Tick-borne encephalitis (TBE) is a disease of the central nervous system (CNS) caused by TBE virus (TBEV). TBEV is endemic in regions from Europe to the Far East, where ixodid ticks act as vectors (1–3). TBEV has 3 main subtypes: European, Siberian, and Far Eastern (2–4).
Since 1973, TBE incidence has increased by nearly 400% in Europe, excluding Portugal and Belgium. TBE is mainly transmitted from late spring to early autumn, and spread is linked to global warming (1–3). TBEV infection can also occur by consumption of unpasteurized milk products from infected livestock (1,3).
Clinical course and outcomes vary by TBEV subtype. The European subtype often causes a biphasic illness. Up to 10% of TBE patients develop pareses from myelitis, and the mortality rate is 0.5%–2%. Symptoms begin 8 days after tick bite (incubation range 4–28 days) with a nonspecific febrile illness (viremic phase), which resolves before potentially progressing to CNS inflammation 2–8 days later (neurotrophic phase). Neurologic symptoms include meningitis and meningoencephalitis, typically lasting 7–10 days (1,3). Preventive measures are essential, because no effective treatment exists (1).

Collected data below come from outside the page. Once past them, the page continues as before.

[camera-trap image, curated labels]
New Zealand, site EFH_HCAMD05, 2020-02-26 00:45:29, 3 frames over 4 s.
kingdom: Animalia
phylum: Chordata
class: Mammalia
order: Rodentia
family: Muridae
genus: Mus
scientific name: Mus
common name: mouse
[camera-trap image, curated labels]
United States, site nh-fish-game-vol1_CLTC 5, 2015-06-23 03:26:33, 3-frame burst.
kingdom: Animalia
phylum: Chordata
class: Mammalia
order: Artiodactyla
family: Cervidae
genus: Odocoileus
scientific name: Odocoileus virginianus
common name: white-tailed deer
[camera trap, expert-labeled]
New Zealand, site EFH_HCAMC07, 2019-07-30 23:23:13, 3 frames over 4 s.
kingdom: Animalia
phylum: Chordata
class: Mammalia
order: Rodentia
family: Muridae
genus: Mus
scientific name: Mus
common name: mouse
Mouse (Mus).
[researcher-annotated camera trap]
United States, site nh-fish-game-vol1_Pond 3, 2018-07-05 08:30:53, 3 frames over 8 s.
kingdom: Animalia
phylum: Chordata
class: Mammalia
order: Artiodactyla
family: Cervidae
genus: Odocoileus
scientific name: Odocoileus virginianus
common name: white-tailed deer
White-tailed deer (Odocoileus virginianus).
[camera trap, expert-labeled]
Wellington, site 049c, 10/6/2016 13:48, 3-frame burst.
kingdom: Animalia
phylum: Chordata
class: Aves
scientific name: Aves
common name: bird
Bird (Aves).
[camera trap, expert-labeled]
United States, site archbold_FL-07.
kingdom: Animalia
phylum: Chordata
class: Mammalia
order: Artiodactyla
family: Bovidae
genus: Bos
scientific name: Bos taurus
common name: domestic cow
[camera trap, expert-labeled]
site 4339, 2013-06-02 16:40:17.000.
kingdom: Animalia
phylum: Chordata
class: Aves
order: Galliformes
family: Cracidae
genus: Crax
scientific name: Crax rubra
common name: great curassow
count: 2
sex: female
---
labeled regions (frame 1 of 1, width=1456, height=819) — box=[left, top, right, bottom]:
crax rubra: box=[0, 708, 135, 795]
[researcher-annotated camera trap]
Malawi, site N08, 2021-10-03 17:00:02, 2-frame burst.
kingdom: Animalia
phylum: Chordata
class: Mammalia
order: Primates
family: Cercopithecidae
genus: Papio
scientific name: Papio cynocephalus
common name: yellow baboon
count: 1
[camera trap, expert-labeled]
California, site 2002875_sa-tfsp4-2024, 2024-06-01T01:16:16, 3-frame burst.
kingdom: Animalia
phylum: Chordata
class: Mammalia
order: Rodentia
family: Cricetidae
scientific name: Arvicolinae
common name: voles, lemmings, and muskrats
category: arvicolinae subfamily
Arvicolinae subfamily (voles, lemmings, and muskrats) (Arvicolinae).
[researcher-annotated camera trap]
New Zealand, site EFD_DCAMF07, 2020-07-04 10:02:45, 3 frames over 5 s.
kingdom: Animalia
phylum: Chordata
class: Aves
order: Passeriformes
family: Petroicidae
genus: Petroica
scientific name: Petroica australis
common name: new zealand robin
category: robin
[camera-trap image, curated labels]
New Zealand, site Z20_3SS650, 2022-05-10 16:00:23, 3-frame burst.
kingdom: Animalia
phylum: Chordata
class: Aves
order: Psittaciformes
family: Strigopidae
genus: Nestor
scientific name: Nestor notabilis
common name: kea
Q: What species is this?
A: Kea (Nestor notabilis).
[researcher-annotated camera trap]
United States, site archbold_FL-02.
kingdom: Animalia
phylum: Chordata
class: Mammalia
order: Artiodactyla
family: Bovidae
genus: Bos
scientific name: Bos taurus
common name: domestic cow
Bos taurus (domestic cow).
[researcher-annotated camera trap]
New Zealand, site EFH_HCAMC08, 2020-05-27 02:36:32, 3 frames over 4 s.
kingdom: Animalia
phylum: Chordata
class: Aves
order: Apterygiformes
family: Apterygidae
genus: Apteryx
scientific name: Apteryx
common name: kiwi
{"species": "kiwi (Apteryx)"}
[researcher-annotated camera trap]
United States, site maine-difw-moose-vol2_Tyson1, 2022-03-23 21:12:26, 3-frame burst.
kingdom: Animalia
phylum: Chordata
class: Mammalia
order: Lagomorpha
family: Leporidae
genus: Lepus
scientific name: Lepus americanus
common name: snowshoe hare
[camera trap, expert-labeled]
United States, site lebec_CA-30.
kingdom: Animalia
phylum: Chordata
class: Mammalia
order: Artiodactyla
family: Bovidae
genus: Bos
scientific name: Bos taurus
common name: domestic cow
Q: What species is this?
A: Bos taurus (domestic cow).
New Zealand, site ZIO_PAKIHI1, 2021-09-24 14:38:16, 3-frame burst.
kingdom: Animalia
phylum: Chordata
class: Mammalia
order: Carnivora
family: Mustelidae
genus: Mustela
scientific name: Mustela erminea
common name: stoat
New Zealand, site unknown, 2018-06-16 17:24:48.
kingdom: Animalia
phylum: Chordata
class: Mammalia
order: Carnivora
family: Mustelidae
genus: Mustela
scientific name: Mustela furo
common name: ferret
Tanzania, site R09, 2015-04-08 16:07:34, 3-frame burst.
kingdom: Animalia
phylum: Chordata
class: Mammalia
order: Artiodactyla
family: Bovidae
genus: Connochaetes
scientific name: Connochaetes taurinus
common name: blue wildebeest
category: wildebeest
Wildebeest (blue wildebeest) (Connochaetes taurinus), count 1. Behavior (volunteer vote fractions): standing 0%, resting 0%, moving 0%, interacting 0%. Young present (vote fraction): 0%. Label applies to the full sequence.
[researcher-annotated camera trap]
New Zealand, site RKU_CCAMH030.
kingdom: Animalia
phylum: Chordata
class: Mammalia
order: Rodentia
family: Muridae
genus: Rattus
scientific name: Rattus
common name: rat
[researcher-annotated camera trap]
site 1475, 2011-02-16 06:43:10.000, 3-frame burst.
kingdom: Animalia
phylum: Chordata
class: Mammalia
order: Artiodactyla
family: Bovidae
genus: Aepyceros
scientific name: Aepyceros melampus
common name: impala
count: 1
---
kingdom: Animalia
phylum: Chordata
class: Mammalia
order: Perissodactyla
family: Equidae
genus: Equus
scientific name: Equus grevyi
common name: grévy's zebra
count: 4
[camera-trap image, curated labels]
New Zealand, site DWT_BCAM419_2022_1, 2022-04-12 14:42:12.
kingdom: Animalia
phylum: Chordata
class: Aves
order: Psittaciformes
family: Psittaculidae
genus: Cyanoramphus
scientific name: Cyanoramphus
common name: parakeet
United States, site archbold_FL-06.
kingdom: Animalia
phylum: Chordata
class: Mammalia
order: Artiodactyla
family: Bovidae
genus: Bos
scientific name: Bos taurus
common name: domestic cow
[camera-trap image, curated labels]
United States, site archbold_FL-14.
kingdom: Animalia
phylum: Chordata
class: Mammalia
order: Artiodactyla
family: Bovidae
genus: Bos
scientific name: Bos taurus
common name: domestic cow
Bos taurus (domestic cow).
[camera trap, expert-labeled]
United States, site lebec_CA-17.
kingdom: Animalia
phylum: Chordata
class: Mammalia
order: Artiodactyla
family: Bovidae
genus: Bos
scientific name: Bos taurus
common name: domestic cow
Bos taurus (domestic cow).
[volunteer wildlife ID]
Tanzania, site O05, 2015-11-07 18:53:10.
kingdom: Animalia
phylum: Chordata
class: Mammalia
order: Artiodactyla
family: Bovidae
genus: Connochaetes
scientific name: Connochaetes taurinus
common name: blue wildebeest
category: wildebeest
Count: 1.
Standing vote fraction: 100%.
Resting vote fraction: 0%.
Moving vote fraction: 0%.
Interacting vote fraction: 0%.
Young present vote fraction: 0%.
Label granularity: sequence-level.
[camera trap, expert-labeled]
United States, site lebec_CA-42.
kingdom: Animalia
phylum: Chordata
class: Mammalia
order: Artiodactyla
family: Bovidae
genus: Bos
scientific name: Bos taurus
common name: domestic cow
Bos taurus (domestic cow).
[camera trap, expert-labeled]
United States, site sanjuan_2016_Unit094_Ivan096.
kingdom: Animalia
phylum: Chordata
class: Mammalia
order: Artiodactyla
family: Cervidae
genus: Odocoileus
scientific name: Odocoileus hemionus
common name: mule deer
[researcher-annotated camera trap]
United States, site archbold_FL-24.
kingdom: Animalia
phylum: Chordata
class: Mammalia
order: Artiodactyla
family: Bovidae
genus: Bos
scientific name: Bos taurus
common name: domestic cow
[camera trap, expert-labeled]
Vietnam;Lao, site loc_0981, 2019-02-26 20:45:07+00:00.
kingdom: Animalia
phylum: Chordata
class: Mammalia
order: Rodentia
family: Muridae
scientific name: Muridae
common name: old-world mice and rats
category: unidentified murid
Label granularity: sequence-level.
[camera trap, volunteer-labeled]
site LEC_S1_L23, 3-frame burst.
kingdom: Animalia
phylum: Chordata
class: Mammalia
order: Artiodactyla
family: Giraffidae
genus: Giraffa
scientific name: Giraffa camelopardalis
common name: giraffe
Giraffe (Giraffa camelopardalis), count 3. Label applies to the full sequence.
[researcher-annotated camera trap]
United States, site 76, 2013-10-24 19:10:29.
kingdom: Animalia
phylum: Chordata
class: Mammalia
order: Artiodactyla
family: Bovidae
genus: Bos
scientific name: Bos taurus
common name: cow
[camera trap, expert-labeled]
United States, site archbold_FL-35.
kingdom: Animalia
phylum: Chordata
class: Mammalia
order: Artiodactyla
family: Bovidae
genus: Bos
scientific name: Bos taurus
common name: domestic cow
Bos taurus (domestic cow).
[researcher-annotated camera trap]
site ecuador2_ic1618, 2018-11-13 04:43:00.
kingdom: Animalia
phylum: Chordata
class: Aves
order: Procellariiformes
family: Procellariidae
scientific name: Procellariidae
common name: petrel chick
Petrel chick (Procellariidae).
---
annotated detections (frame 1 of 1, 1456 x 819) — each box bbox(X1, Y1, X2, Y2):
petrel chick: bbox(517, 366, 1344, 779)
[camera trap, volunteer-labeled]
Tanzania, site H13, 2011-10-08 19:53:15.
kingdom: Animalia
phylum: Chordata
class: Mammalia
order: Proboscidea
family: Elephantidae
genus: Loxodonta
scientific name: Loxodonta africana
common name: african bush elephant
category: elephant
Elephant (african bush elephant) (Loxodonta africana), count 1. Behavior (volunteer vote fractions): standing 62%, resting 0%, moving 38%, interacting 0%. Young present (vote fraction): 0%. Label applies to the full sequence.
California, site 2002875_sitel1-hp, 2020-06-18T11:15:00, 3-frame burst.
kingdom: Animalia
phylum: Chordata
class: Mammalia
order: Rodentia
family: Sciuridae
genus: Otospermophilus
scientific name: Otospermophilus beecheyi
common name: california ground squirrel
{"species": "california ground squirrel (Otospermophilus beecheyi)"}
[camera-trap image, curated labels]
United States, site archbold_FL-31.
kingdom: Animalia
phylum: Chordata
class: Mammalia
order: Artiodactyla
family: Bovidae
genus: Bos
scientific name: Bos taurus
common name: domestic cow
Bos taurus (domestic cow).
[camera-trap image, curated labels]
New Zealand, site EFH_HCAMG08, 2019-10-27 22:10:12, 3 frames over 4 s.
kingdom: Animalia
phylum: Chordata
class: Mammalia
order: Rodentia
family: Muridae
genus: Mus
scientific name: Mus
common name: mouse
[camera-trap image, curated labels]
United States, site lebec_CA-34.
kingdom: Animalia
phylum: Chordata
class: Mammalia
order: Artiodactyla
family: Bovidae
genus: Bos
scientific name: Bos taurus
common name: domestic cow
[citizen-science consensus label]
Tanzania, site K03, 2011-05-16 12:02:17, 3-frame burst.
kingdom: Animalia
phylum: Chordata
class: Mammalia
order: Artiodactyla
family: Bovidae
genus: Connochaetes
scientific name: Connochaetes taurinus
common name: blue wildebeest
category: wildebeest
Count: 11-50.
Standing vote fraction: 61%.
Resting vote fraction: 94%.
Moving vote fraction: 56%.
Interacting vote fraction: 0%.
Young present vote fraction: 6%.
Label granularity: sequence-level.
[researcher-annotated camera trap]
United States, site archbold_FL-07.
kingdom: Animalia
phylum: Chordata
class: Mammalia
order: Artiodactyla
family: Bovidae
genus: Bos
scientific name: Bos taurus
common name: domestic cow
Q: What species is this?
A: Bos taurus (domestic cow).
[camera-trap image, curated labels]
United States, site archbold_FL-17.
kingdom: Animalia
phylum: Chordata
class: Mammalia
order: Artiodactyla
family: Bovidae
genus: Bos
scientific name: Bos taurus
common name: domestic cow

According to the literature available through August 2024, in Belgium, 8 nonautochthonous (5) and 3 autochthonous (6) TBE cases had occurred in adults. We report an autochthonous pediatric TBE case in Belgium and compare that case to the 3 autochthonous TBE cases in adults.
A 6-year-old girl was brought for care with a 6-day history of fever, diarrhea, and myalgia. She had returned from Thailand 3 weeks earlier and engaged in several outdoor activities after her return to Belgium. A clinical examination did not identify a cause for the fever. Blood tests showed mild thrombocytopenia, leukopenia, and elevated creatine kinase (CK) (Table). An infectious serology search focused on common infections in Thailand. Results of testing of a urine sample and nasopharyngeal swab specimen were negative. A stool sample showed the presence of Salmonella enterica serovar Bareilly and Campylobacter jejuni; azithromycin was initiated for 3 days. During her 5-day hospital stay, the patient showed clinical improvement, and her fever resolved.
Four days after discharge, the girl was readmitted because of recurrent fever for 1 day and arthralgia. Additional blood results showed no anomalies. On day 4 of readmission, meningeal signs appeared, and blood tests showed leukocytosis. Extensive imaging showed no anomalies. A lumbar puncture showed cerebral spinal fluid (CSF) leukocytosis, prompting intravenous cefotaxime. Extensive serology testing was performed. After 7 days of intravenous cefotaxime treatment, TBEV IgM was detected in CSF. The patient, whose symptoms resolved, was discharged. Follow-up consultations indicated favorable recovery without residual symptoms. A brain magnetic resonance imaging scan showed no cerebral injuries.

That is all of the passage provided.